Predicting neurological outcome at ICU discharge

Objective To test whether vital signs and lab measurements from the first two days of admission in an intensive care unit (ICU) are predictive of the neurological outcome at discharge.

Methods I used data from patients in the MIMIC database with a diagnosis of traumatic brain injury and motor Glasgow Coma Scale (mGCS) recorded. Data included static, vital signs, and lab measurements from the first two days in the ICU. Motor GCS is used as a proxy to quantify neurological outcomes. This is mapped from a scale of 1 – 6: (i) 1, no response; (ii) 2, abnormal extension; (iii) 3, abnormal flexion; (iv) 4, flex to withdraw from pain; (v) 5, moves to localized pain; (vi) and 6, obeys command. We performed a binary classification task between the non-command following (1,2,3,4,5) vs command following (6) because this provides information about which patients could attain command following at discharge.
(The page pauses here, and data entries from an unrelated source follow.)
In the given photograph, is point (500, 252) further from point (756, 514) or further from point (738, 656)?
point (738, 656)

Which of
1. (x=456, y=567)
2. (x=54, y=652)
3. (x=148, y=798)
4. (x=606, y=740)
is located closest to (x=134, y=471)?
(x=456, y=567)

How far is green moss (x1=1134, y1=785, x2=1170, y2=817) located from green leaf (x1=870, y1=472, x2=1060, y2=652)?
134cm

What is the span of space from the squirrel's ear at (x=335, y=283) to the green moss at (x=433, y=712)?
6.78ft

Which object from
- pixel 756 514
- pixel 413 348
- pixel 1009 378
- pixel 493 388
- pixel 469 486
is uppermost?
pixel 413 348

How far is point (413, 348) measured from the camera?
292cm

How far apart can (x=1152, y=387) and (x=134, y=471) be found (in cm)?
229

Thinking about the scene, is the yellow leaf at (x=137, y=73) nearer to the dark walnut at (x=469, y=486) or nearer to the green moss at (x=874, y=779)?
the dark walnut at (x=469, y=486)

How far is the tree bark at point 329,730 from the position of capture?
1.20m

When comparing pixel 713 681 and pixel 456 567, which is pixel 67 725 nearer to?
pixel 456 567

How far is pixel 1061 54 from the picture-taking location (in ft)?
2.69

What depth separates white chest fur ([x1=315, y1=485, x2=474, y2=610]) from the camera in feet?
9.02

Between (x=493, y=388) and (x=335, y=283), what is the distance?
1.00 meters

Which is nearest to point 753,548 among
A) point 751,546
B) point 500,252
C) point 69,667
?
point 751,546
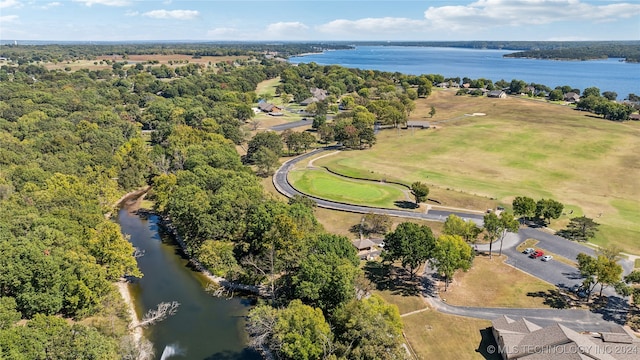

We evaluate using recall, precision, and f1-score on three models: logistic regression, random forest, and XGBoost

Results The best f1 score of 0.66 was achieved on both logistic regression and XGBoost. The best average recall of 0.69 was attained using logistic regression, and the best average precision of 0.66 on XGBoost. Additionally, I found seven features that were deemed important across all models used.

Conclusion Results show that predicting the neurological outcome is a challenging task. This work has shown that using only static, vital signs, and lab measurements from the first two days in the ICU, we achieve an f1 score of 0.66. Future work could involve using more information such as drugs administered and exploring other ways to deal with missing values to retain more variables.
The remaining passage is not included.